TEXT SECTION >>
===

New York State Seal
STATE OF NEW YORK
INSURANCE DEPARTMENT
25 BEAVER STREET
NEW YORK, NEW YORK 10004

Circular Letter No. 22 (2000)
August 11, 2000
TO: All Insurers Licensed to Write Marine Insurance in the State of New York
RE: Marine and Inland Marine Insurance


The Department has noted that inconsistency exists within the industry as to the classes of business that should be classified as marine insurance, whether inland or ocean, and which of these classes are subject to filing requirements pursuant to Article 23 of the Insurance Law. The purpose of this Circular Letter is to (1) clarify what the Department considers to be inland and ocean marine insurance and provide general guidelines and rules of application for the classification and distinction of these kinds of insurance; (2) specify which inland marine classes are subject to filing; and (3) establish uniformity in the submissions to the Department.

However, this Circular Letter should not be construed as a comprehensive list of all types of risks and coverages which may be written, classified, or identified under marine or inland marine insuring powers; nor does it mean that the types of risks and coverages described are solely marine or inland marine insurance in all instances; nor does it contain all classes which are subject to filing.

DEFINITIONS

For the purposes of this Circular Letter, the following definitions shall apply:

  • INLAND MARINE INSURANCE pertains to the insuring of property in transit over land; the insuring of property which is mobile by nature and for which there is no fixed situs; and the insuring of property which are instruments of communication or transportation such as bridges, tunnels, piers or television antennas.

  • OCEAN MARINE INSURANCE is insurance covering damage to ships or vessels and the goods they carry while on the ocean or inland waters.

  • NATION-WIDE MARINE DEFINITION, as adopted by the National Association of Insurance Commissioners, describes the kinds of risks and coverages which may be classified or identified as marine, inland marine or transportation insurance. New York adopted, with exceptions, the 1976 version of the nationwide definition.

FILING REQUIREMENTS

In addition to the provisions of Section 1113 (a)(20) of the Insurance Law, the Department is also guided by the NAIC Nation-Wide Marine Definition to determine whether a particular class or type of insurance should be classified as marine or inland marine insurance. However, the Department does take some exception to the 1976 Nation-Wide Marine definition. These exceptions are in the Builder’s Risk and/or Installation Risks, Domestic Bulk Liquids, Difference in Conditions and Electronic Data Processing classes. The exceptions follow:

  • Bridges, tunnels, et al. – These risks may be written as inland marine without qualification. Filing of rates, forms, etc. will not be required.

  • Builder’s risk and/or installation risk policies – These risks may be written as inland marine until the earliest of the following events:

(A) Occupancy of the structure by any tenant for the purpose for which the structure was intended;

(B) Delivery to, or acceptance by, the owner of the structure;

(C) Completion of the structure; or

(D) Issuance of a Certificate of Occupancy or Completion covering the structure, by any appropriate governmental authority.

For policies covering more than one structure, the foregoing rules of application shall apply separately to each structure.

As a manually rated class, rate and form filings will still be expected for builder’s risk policies.

===

Data records:
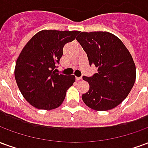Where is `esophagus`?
Wrapping results in <instances>:
<instances>
[{
  "label": "esophagus",
  "instance_id": "34e87169",
  "mask_svg": "<svg viewBox=\"0 0 148 148\" xmlns=\"http://www.w3.org/2000/svg\"><path fill=\"white\" fill-rule=\"evenodd\" d=\"M82 79V77H76V80L80 81Z\"/></svg>",
  "mask_w": 148,
  "mask_h": 148
}]
</instances>
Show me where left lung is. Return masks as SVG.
I'll list each match as a JSON object with an SVG mask.
<instances>
[{
    "mask_svg": "<svg viewBox=\"0 0 148 148\" xmlns=\"http://www.w3.org/2000/svg\"><path fill=\"white\" fill-rule=\"evenodd\" d=\"M90 65L98 67L91 77L83 76L90 90L82 98L90 109L107 111L124 101L136 81L133 58L121 39L107 32H80L76 38Z\"/></svg>",
    "mask_w": 148,
    "mask_h": 148,
    "instance_id": "left-lung-1",
    "label": "left lung"
}]
</instances>
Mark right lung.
Wrapping results in <instances>:
<instances>
[{
	"label": "right lung",
	"mask_w": 148,
	"mask_h": 148,
	"mask_svg": "<svg viewBox=\"0 0 148 148\" xmlns=\"http://www.w3.org/2000/svg\"><path fill=\"white\" fill-rule=\"evenodd\" d=\"M78 33L77 31H40L21 52L16 62L15 78L22 95L35 108L51 110L63 102L75 77L55 71L64 45L74 40Z\"/></svg>",
	"instance_id": "1"
}]
</instances>
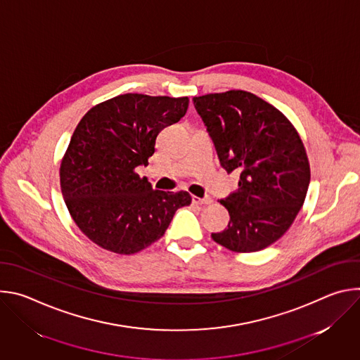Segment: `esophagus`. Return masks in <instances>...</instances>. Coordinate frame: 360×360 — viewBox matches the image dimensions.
Returning a JSON list of instances; mask_svg holds the SVG:
<instances>
[{
  "instance_id": "obj_1",
  "label": "esophagus",
  "mask_w": 360,
  "mask_h": 360,
  "mask_svg": "<svg viewBox=\"0 0 360 360\" xmlns=\"http://www.w3.org/2000/svg\"><path fill=\"white\" fill-rule=\"evenodd\" d=\"M192 202L193 203H199V205H210L214 202L212 198H198V196H192Z\"/></svg>"
}]
</instances>
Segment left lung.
<instances>
[{
  "instance_id": "1",
  "label": "left lung",
  "mask_w": 360,
  "mask_h": 360,
  "mask_svg": "<svg viewBox=\"0 0 360 360\" xmlns=\"http://www.w3.org/2000/svg\"><path fill=\"white\" fill-rule=\"evenodd\" d=\"M221 165L239 175L238 191L219 202L231 221L212 239L239 253L258 252L281 239L306 198L311 168L292 122L269 102L232 89L193 96Z\"/></svg>"
}]
</instances>
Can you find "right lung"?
<instances>
[{
	"label": "right lung",
	"mask_w": 360,
	"mask_h": 360,
	"mask_svg": "<svg viewBox=\"0 0 360 360\" xmlns=\"http://www.w3.org/2000/svg\"><path fill=\"white\" fill-rule=\"evenodd\" d=\"M188 96L124 94L92 107L64 153L60 182L71 218L94 243L132 255L164 236L186 191L152 189L136 172L155 152L158 134L178 122Z\"/></svg>",
	"instance_id": "right-lung-1"
}]
</instances>
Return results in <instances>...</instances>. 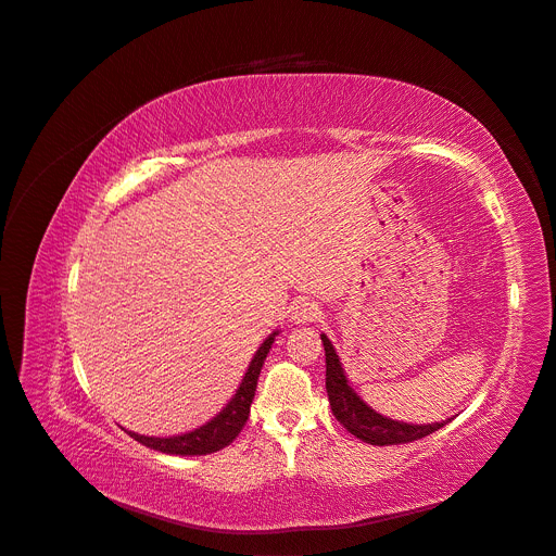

===

TASK REQUIREMENTS >>
1. In the circular letter on marine and inland marine insurance, which version of the nationwide marine definition did New York adopt?
2. Pick up the circular letter on marine and inland marine insurance after its last sentence and keep writing it.
The records stand apart from the text and have no connection to it.

EXERCISE RESPONSES >>
1. New York adopted the 1976 version, with exceptions.

2.
  • Domestic bulk liquids – These risks may be written as inland marine, provided that the tank is part of a larger pipeline system. Filing of rates, forms, etc. will not be required. Freestanding tanks that are not part of a pipeline system may not be written as inland marine.

  • Difference in condition (DIC) policies – These risks may be written as inland marine if and only if all of the underlying policies also qualify as inland marine. For example, DIC policies written to insure real property at a fixed site do not qualify as inland marine. A DIC policy written to fill the gaps of an underlying inland marine policy would qualify as inland marine. Filing of rates, forms, etc. will not be required.

  • Electronic data processing policies – These risks may be written as inland marine if the equipment being insured is of a relatively transportable nature, and intended to be used in that manner. Equipment that is intended to be used as part of a larger network or system does not qualify as inland marine.

For example, a laptop or similar portable personal computer would qualify as inland marine. Personal computers designed to be used as terminals for a larger, mainframe network would not qualify as inland marine.

As manually rated risks, rate and form filings will continue to be made for electronic data processing policies.

If a particular class or type of insurance cannot reasonably be categorized within the Nation-Wide Marine Definition or Section 1113(a)(20) of the Insurance Law, it should not be classified as inland marine. If an insurer has any doubt as to where to place a particular class or type of insurance, the matter should be submitted to the Department for review.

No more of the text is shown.